PORT TOWNSEND — The man who used the ATM card of Pat and Janice Yarr the same night they were slain was likely Michael J. Pierce, a forensic photographer testified Monday.

“There was a high degree of confidence that the person in the ATM video was indeed Michael Pierce,” Todd Reeves of the federal Bureau of Alcohol, Tobacco, Firearms and Explosives, said at Pierce’s trial in Jefferson County Superior Court.

The 35-year-old Peninsula College student from Quilcene is standing trial in Port Townsend for the deaths of the Yarrs and setting their home afire to cover up the killings on March 18, 2009.

Patrick Yarr, 60, and Janice Yarr, 57, were a logging and cattle-ranching couple who had lived in Forks but were living on Boulton Farm Road north of Lake Leland. Janice Yarr also was a bookkeeper.

Scott Rosekrans, Jefferson County chief deputy prosecuting attorney who has called 38 witnesses — some of them several times — will likely wrap up his case today, he said.

Testimony resumes at 9 a.m. in the second full week of the trial in the second-floor courtroom of Judge Craddock Verser at the Jefferson County Courthouse, 820 Jefferson St., Port Townsend.

84 photos

For his comparative analysis of the ATM images, Reeves took 84 photos of Pierce during Pierce’s stay in the county jail.

Reeves compared them with video photos of a man believed to be Pierce who allegedly stole a pellet pistol from Henery’s Hardware Inc. in Port Townsend at 6:40 p.m. the evening of the killings.

Reeves also compared them with video photos from the Quilcene branch of US Bank that were taken at 8:10 p.m. the same evening — 11 minutes before the Yarr house fire was reported to authorities.

In leading up to what Reeves called his “crescendo of photographic analysis,” Reeves said Pierce’s build, stomach, shoulders, wrists, hands, fingers, cheek contours, cap, hair, sideburns and ears — for which he said their were 10 matching points –were “very similar.”

Others testify

Those also testifying Monday included Pierce’s mother, Ila Rettig of Quilcene, and Pierce’s girlfriend, Tiffany Rondeau of Sequim.

They challenged the prosecution’s assertion that a butcher block and Chicago Cutlery knives and some mismatched knives — allegedly taken from the Yarrs’ home — linked Pierce to the murder.

Authorities found the kitchenware in Rondeau’s late 1980s Honda Accord during a search of the car on March 31, 2009, three days after Pierce was arrested for stealing the ATM card.

In dramatic, tearful testimony last week, the Yarrs’ daughters, Michele Ham of Port Hadlock and Patty Waters of Portland, Ore., said the block and knives were immediately recognizable as their parents’ and recalled Janice Yarr using the knives as they grew up.

But Rettig said the block and the knives were given to her by Jerry Merrill of Poulsbo, for whom she was a caretaker.

“I used them all the time at Jerry’s house, so I knew what they were,” Rettig testified.

She said she gave them around November 2008 to her son and Rondeau, who were renting a mobile home in Sequim while they attended Peninsula College in Port Angeles.

Richard Merrill, Jerry Merrill’s brother, testified that his brother had owned a block and knives that were “basically the same” as those identified as the Yarrs.

When Rondeau realized the block and knives were tied to the slayings, she tried calling lead investigator Mark Apeland of the county Sheriff’s Office, but her calls were not returned, she said.

Cross-examination

Under cross examination from Rosekrans, she said she did not recall telling Apeland when he interviewed her that she bought them at a garage sale.

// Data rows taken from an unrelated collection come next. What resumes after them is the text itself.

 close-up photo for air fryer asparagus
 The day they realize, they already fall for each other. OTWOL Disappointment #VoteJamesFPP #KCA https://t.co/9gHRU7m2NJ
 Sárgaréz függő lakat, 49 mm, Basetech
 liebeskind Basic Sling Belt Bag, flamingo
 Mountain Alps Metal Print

In addition, Apeland testified that he was “not aware” of the multiple phone calls.

Among those testifying Monday were Tommy Boyd of Quilcene, whom Pierce visited for about an hour beginning between 8:50 p.m. and 9:15 p.m. the night of the killings, Boyd said.

Boyd said that during the visit to Boyd’s 23-foot Winnebago motor home, where Boyd lives, Pierce asked Boyd if he could find someone to sell him methamphetamine and said Pierce mostly talked about his girlfriend.

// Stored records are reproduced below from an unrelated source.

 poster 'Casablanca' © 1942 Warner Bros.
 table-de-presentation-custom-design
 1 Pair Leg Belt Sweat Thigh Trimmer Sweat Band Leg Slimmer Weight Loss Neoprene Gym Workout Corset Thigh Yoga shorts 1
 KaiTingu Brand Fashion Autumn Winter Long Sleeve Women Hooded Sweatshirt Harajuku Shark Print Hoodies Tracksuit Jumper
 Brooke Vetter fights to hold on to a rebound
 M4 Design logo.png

Pierce has told police he and a man whom he would identify only as having a last name beginning with “B” were at the man’s house the night of the murders.

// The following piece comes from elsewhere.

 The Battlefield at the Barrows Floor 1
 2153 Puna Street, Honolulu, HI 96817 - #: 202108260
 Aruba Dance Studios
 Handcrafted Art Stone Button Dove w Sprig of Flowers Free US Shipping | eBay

Pierce has said the man went to the Yarrs’ house to borrow money and because Pat Yarr owed the man money.

The man returned with a rifle believed to be the murder weapon and his clothes covered with blood, Pierce told Apeland.

The authorities have eliminated Boyd as a suspect.

Also at Boyd’s were Mike Donahue, who was living in a van on property where Boyd lives, and a man Rosekrans said he does not intend to call to testify.

Donahue said Pierce was wearing cleaner clothes than normal and that Pierce “smelled like he had just come out of the shower.”

Pierce could be sentenced to life in prison if convicted by the nine-woman, three man jury.